Source passage:
____________

1.5 million euros awarded to Champalimaud Foundation researcher to study how neural circuits coordinate locomotion
Megan Carey, principal investigator at the Champalimaud Neuroscience Programme, receives a Starting Grant of about 1.5 million euros, from the European Research Council (ERC), to study the neural circuits that coordinate locomotion in mice, over the next 5 years.
We have a seemingly effortless ability to generate coordinated movements. But in order to engage in complex activities like gymnastics, riding a bike, or even walking down the street while texting, different parts of the body need to work together.
The cerebellum is an area of the brain that is critical for coordinating movement. When the cells in this brain area are damaged, patients exhibit gait ataxia, or uncoordinated walking. But how is neural activity within cerebellar circuits orchestrated to coordinate locomotion?
“In this project we will combine computer vision, quantitative behavioural analysis, and the measurement and manipulation of neural activity. We believe that this interdisciplinary approach will allow us to elucidate mechanisms through which the cerebellum contributes to locomotion,” says Dr. Carey.
For Dr. Carey, “This project has the potential to improve our fundamental understanding of the function of neural circuits as the basis of behaviour. It also has possible applications in robotics, and treatments for patients suffering, for example from cerebellar ataxia.”
The grant, funded by the ERC, will allow the hiring of more people for the Neural Circuits and Behaviour Laboratory, and also the purchase of equipment for measuring and manipulating neural activity in mice.

____________

Records shown:
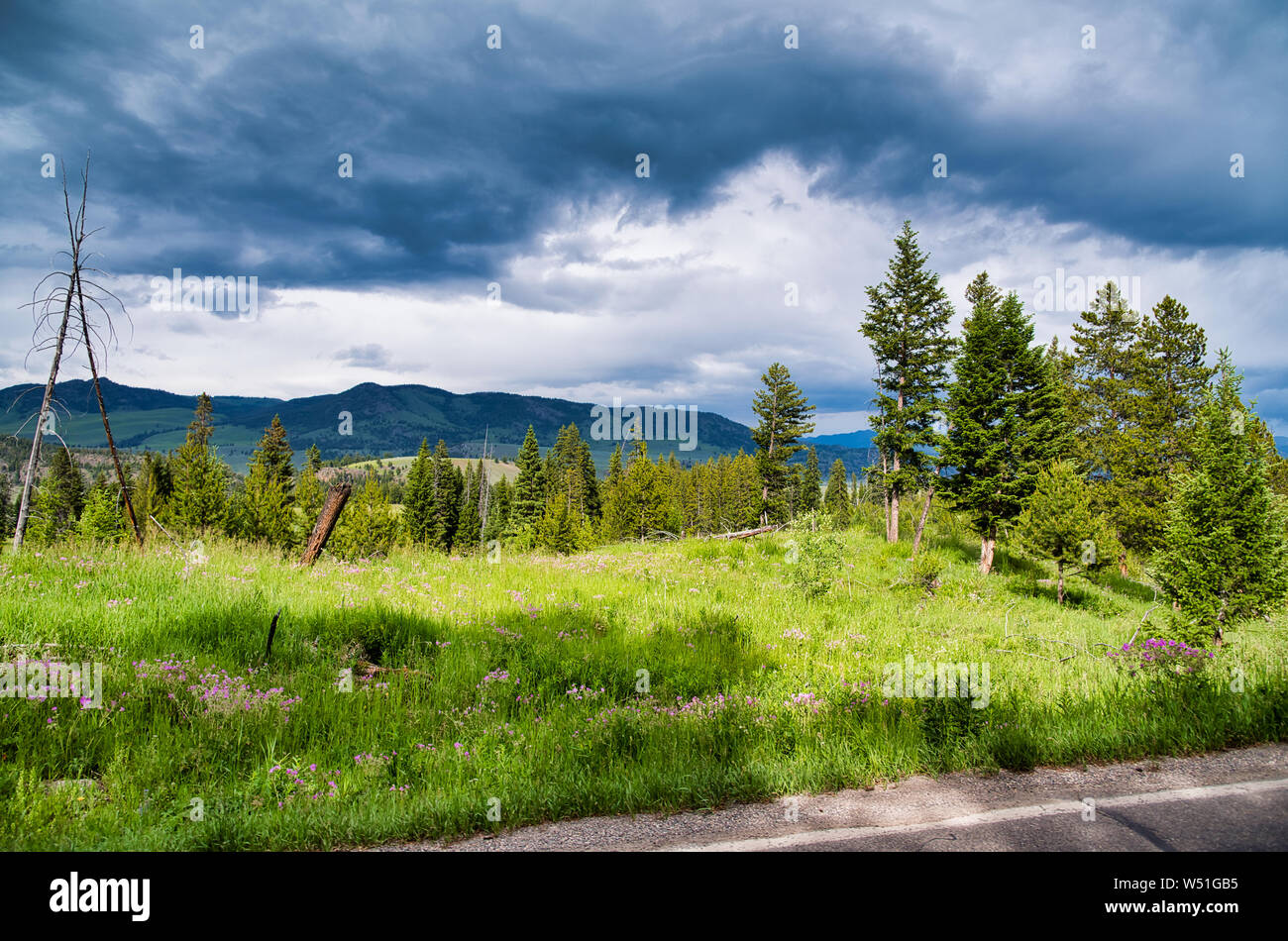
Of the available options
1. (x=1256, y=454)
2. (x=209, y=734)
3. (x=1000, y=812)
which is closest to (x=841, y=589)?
(x=1256, y=454)

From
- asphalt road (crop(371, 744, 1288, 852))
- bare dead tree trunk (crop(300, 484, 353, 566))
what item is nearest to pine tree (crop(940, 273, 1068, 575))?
asphalt road (crop(371, 744, 1288, 852))

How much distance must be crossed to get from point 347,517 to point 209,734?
202 feet

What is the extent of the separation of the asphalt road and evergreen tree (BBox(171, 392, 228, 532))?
51235mm

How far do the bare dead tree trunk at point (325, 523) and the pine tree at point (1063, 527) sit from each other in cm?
2214

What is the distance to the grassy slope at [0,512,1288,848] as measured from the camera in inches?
167

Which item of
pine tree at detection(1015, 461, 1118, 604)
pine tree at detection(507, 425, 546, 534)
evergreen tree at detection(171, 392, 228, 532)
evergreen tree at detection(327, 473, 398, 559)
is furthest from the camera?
pine tree at detection(507, 425, 546, 534)

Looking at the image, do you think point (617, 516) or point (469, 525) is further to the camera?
point (469, 525)

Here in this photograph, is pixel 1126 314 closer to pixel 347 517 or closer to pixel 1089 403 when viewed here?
pixel 1089 403

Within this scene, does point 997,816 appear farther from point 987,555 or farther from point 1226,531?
point 987,555

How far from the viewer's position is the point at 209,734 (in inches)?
204

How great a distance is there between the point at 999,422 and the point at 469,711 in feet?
85.1

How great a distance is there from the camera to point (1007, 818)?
11.8 feet

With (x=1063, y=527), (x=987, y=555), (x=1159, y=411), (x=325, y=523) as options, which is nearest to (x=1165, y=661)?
(x=325, y=523)

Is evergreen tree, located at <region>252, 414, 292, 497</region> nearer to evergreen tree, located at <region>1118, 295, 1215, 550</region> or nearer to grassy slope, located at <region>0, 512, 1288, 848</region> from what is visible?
grassy slope, located at <region>0, 512, 1288, 848</region>
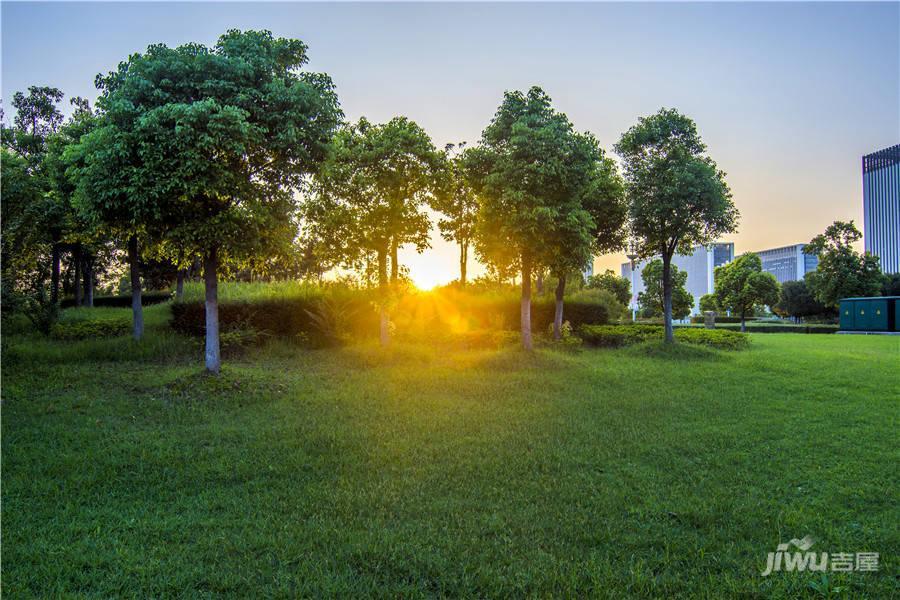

____________

Exercise requirements:
1. According to the grant announcement, over what period will Megan Carey study the neural circuits that coordinate locomotion in mice?
2. Please list the approaches that, according to the grant announcement, the project will combine.
3. Set down the passage of the grant announcement starting at "The grant, funded" and ending at "activity in mice.", word for word.

Your responses:
1. Over the next 5 years.

2.
- Computer vision
- Quantitative behavioural analysis
- The measurement and manipulation of neural activity

3.
The grant, funded by the ERC, will allow the hiring of more people for the Neural Circuits and Behaviour Laboratory, and also the purchase of equipment for measuring and manipulating neural activity in mice.